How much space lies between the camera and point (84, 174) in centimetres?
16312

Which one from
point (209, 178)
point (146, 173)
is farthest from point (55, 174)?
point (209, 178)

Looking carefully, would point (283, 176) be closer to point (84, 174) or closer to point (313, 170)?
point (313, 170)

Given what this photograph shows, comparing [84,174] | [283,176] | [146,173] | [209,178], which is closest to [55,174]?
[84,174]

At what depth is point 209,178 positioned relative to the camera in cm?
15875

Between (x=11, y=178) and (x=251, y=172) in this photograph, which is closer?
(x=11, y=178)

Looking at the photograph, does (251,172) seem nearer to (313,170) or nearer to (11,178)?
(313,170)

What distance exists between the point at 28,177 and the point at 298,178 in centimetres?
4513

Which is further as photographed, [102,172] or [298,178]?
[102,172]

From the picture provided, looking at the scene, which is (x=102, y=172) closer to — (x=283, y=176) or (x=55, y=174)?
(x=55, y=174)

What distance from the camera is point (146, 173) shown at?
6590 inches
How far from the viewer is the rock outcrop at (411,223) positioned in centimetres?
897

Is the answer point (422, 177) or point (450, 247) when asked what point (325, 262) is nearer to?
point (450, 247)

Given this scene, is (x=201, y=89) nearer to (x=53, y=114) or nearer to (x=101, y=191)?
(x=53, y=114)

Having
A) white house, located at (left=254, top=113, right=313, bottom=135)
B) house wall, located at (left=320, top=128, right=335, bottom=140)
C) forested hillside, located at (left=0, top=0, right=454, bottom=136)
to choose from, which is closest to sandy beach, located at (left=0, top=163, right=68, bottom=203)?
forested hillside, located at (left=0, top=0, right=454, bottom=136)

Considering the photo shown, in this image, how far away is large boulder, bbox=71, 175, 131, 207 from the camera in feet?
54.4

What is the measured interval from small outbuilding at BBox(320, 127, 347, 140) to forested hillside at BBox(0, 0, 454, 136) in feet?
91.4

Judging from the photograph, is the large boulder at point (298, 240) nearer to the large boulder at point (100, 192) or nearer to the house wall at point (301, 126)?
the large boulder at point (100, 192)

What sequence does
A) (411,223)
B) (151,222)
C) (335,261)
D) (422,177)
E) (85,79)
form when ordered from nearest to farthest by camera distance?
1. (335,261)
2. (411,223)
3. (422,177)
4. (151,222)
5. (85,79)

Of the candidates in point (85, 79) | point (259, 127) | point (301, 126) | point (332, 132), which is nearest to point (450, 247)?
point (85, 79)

- _Exercise objective_:
Could you quote all of the material above word for word, keeping every line as it appears?

- _Complete output_:
How much space lies between the camera and point (84, 174) in centimetres?
16312

Which one from
point (209, 178)
point (146, 173)
is farthest from point (55, 174)?
point (209, 178)

Looking carefully, would point (283, 176) be closer to point (84, 174) or closer to point (313, 170)?
point (313, 170)

Given what this photograph shows, comparing [84,174] | [283,176] | [146,173] | [209,178], which is closest to [55,174]?
[84,174]

At what depth is point 209,178 positioned relative to the camera in cm?
15875

Between (x=11, y=178) and (x=251, y=172) in this photograph, which is closer?
(x=11, y=178)

Looking at the photograph, does (251,172) seem nearer to (313,170) or nearer to (11,178)?
(313,170)

What distance exists between the point at 28,177 and the point at 298,178 in centimetres?
4513

Which is further as photographed, [102,172] or [298,178]?
[102,172]

From the picture provided, looking at the scene, which is (x=102, y=172) closer to — (x=283, y=176) or (x=55, y=174)?
(x=55, y=174)

What distance from the camera is point (146, 173) shown at?
6590 inches
How far from the viewer is the rock outcrop at (411,223) positioned in centimetres?
897

Is the answer point (422, 177) or point (450, 247) when asked what point (325, 262) is nearer to?
point (450, 247)

Given this scene, is (x=201, y=89) nearer to (x=53, y=114) or nearer to (x=101, y=191)?
(x=53, y=114)

Having
A) white house, located at (left=254, top=113, right=313, bottom=135)
B) house wall, located at (left=320, top=128, right=335, bottom=140)
C) forested hillside, located at (left=0, top=0, right=454, bottom=136)
to choose from, which is closest to sandy beach, located at (left=0, top=163, right=68, bottom=203)?
forested hillside, located at (left=0, top=0, right=454, bottom=136)

Considering the photo shown, in this image, how far away is large boulder, bbox=71, 175, 131, 207 from the camera in feet?
54.4

What is the measured interval from small outbuilding at BBox(320, 127, 347, 140) to forested hillside at BBox(0, 0, 454, 136) in feet?
91.4

Judging from the photograph, is the large boulder at point (298, 240) nearer to the large boulder at point (100, 192) or nearer to the house wall at point (301, 126)?
the large boulder at point (100, 192)

What sequence does
A) (411,223)
B) (151,222)
C) (335,261)
D) (422,177)
E) (85,79)
form when ordered from nearest to farthest by camera distance?
1. (335,261)
2. (411,223)
3. (422,177)
4. (151,222)
5. (85,79)

Of the candidates in point (85, 79) | point (259, 127) | point (301, 126) | point (332, 132), which is nearest to point (450, 247)?
point (85, 79)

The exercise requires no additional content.